Repetitive-motion injuries go by many names: repetitive stress injuries, overuse syndrome, repetition strain, or cumulative trauma disorder. No matter the name, they’re all caused by the same thing: repetitive motions with little rest in between. Performing the same movements over and over can lead to acute or chronic injury to any muscles, ligaments, tendons, or nerves involved in the motion.

A few of the most common types of repetitive motion injuries include tendinitis, bursitis, carpal tunnel syndrome, rotator cuff injury, and tennis elbow. Overusing a part of the body causes tiny tears in the tissue. Without time for the body to heal (because the motions keep happening), inflammation and pain set in.

Now What?

You’ve been noticing worsening pain, but you don’t remember suffering a specific injury. Most likely the increasing pain is the result of repetitive motions. Before calling the doctor, you may want to try some home-care remedies. Rest the joint or part of the body for a few days, and avoid any activity that causes pain. If possible, spend time each day elevating the problem area. Apply an ice pack two to three times a day for 20 to 30 minutes.

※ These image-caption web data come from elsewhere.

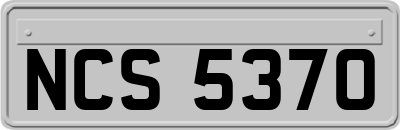 NCS5370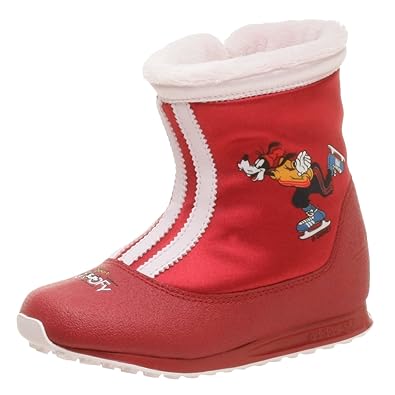 adidas snow boots toddler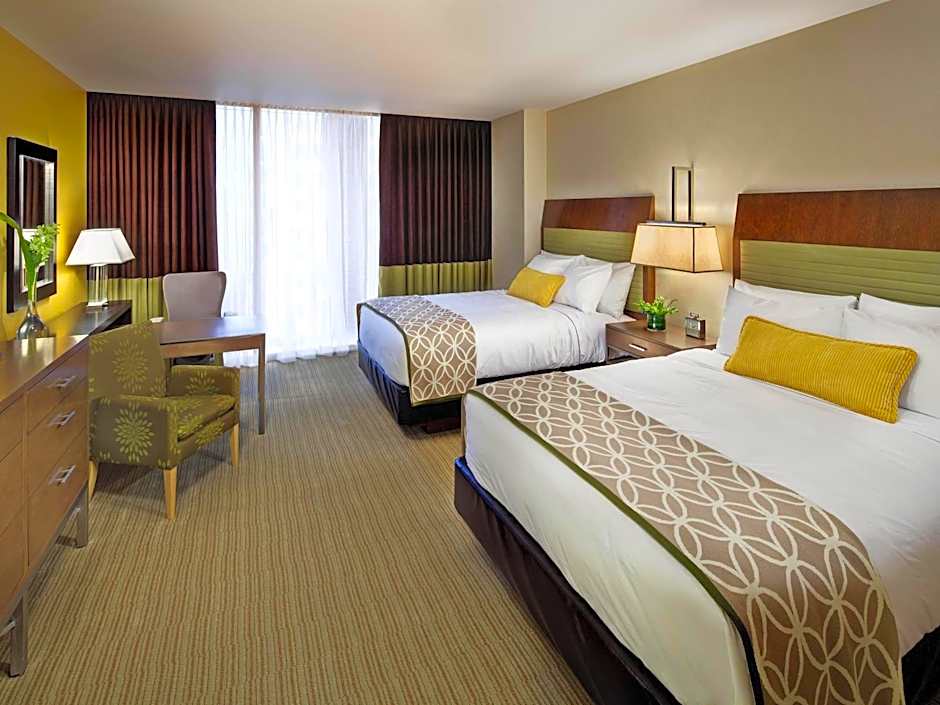 Fairmont Pittsburgh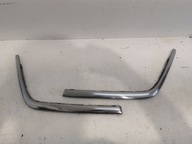 Listwa P-L MERCEDES W202 CHROM C202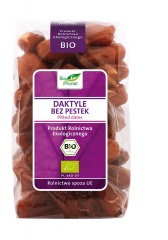 Daktyle bez pestek Bio Planet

Call your doctor when home-care doesn’t work or when you’re suffering from unexplained pain, joint tenderness, warmth or redness around a joint, pain that interferes with normal daily activities, or pain that interrupts your sleep. Seek immediate medical care if joint pain is severe or is accompanied by fever, nausea, or vomiting.

Treatment

The form of treatment for a repetitive motion injury will depend on the type and severity of injury. In addition to your home-care treatments, you may be advised to take nonsteroidal anti-inflammatory drugs to relieve pain and reduce inflammation. Your doctor may also give a steroid injection to the problem area to speed healing. Moist heat, topical pain-relieving creams, specially designed bands or splints, or physical therapy to restore range of motion and strengthen the problem area are also commonly recommended.

Injury Prevention

The best repetitive-motion injury is the one that never happened. Take steps now to prevent injury. When exercising, always start out with a warm-up and end with a cool-down to give your muscles, joints, tendons, and ligaments time to adjust. Spend time performing range-of-motion exercises that work all parts of your body, and be sure to get adequate rest between challenging workouts. If you have a weak spot, use proper equipment designed to limit stress on a particular area.

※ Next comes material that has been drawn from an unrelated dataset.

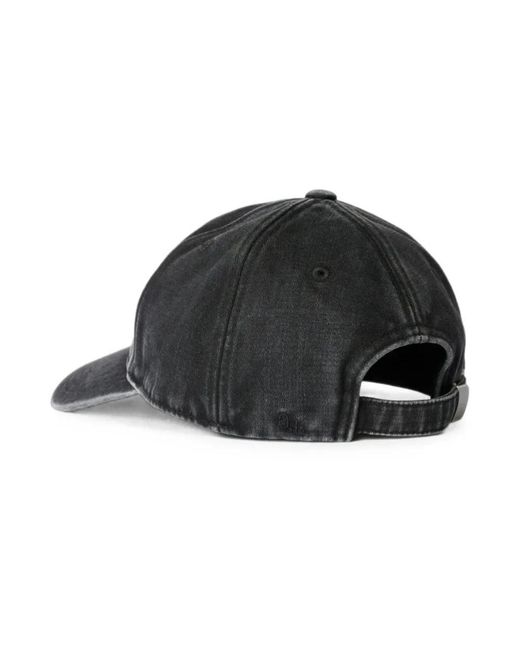Our Legacy Black Ballcap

In the workplace, sit and stand with proper posture. Make sure your chair supports your lower back, place your feet flat on the floor, and sit with your thighs parallel to the floor. Try to avoid crossing your legs. Keep your computer screen at eye level and use a headset when talking on the telephone. Finally, take frequent breaks and stand up, walk around, stretch—especially those muscles that you use repetitively, or march in place.